§ Records for the task
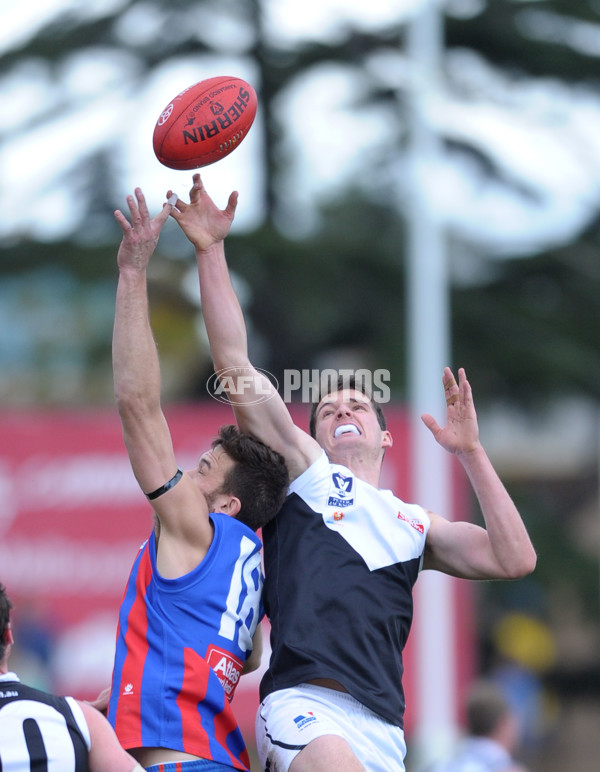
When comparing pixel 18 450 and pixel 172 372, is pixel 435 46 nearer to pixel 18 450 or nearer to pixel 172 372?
pixel 172 372

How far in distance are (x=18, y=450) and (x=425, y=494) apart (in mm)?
4549

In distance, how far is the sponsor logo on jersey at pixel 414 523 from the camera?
179 inches

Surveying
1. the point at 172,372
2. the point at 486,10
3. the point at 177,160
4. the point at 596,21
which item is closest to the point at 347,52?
the point at 486,10

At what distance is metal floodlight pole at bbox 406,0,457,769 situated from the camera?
12602 millimetres

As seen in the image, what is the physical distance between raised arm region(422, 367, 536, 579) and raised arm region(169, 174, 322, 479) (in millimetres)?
575

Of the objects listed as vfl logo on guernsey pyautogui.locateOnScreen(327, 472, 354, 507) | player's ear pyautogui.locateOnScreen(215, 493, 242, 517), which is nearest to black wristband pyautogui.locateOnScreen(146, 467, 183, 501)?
player's ear pyautogui.locateOnScreen(215, 493, 242, 517)

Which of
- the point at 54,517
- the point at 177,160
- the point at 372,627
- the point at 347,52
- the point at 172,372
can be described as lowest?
the point at 372,627

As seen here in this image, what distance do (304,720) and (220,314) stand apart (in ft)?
5.23

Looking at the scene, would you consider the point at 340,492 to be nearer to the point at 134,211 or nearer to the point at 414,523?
the point at 414,523

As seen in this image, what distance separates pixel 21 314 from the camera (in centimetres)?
1647

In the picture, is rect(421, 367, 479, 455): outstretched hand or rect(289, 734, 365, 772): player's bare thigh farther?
rect(421, 367, 479, 455): outstretched hand

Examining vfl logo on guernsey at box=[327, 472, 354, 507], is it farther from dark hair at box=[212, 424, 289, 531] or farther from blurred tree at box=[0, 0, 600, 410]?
Result: blurred tree at box=[0, 0, 600, 410]

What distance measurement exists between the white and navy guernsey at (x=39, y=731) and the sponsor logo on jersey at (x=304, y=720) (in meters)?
0.75

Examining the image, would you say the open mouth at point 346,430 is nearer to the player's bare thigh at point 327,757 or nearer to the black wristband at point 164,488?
the black wristband at point 164,488
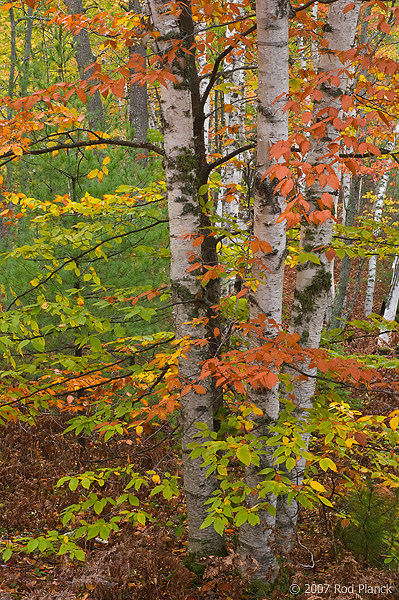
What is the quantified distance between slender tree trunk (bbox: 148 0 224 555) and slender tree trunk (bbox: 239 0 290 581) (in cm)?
38

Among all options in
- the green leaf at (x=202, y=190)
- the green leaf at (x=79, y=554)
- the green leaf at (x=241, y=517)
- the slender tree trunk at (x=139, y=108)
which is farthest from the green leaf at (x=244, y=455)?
the slender tree trunk at (x=139, y=108)

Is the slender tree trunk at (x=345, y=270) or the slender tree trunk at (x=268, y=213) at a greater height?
the slender tree trunk at (x=268, y=213)

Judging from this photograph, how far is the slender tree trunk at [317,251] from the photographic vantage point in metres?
2.89

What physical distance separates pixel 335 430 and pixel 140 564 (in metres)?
1.91

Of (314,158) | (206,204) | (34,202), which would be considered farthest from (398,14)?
(34,202)

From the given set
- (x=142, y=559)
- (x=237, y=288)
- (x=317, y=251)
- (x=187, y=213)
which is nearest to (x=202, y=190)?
(x=187, y=213)

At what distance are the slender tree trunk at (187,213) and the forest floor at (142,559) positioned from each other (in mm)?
307

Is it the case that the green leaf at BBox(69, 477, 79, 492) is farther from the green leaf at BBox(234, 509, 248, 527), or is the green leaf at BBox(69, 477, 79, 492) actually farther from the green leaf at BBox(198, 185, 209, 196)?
the green leaf at BBox(198, 185, 209, 196)

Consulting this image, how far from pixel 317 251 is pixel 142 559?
110 inches

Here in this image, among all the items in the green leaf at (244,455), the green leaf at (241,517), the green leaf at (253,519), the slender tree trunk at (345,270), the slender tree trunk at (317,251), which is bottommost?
the slender tree trunk at (345,270)

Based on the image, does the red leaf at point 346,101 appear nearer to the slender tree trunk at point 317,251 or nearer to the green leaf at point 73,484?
the slender tree trunk at point 317,251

§ Task
Copy the stretch of the records from the line containing "From the given set" through the end of the records, keeping every line as it stands.

§ Exercise output
From the given set
- (x=142, y=559)
- (x=237, y=288)
- (x=317, y=251)
- (x=187, y=213)
which is nearest to (x=202, y=190)?
(x=187, y=213)

At what distance are the slender tree trunk at (187,213) and the forest floor at (142,559) positioned from each other (in mm)?
307

Is it the case that the green leaf at BBox(69, 477, 79, 492) is farther from the green leaf at BBox(234, 509, 248, 527), or is the green leaf at BBox(69, 477, 79, 492) actually farther from the green leaf at BBox(198, 185, 209, 196)?
the green leaf at BBox(198, 185, 209, 196)

Consulting this image, how far from pixel 317 251 is pixel 142 559?
110 inches

Here in this image, among all the items in the green leaf at (244,455), the green leaf at (241,517), the green leaf at (253,519), the slender tree trunk at (345,270), the slender tree trunk at (317,251), which is bottommost?
the slender tree trunk at (345,270)

Based on the image, does the red leaf at point 346,101 appear nearer to the slender tree trunk at point 317,251 or nearer to the green leaf at point 73,484?
the slender tree trunk at point 317,251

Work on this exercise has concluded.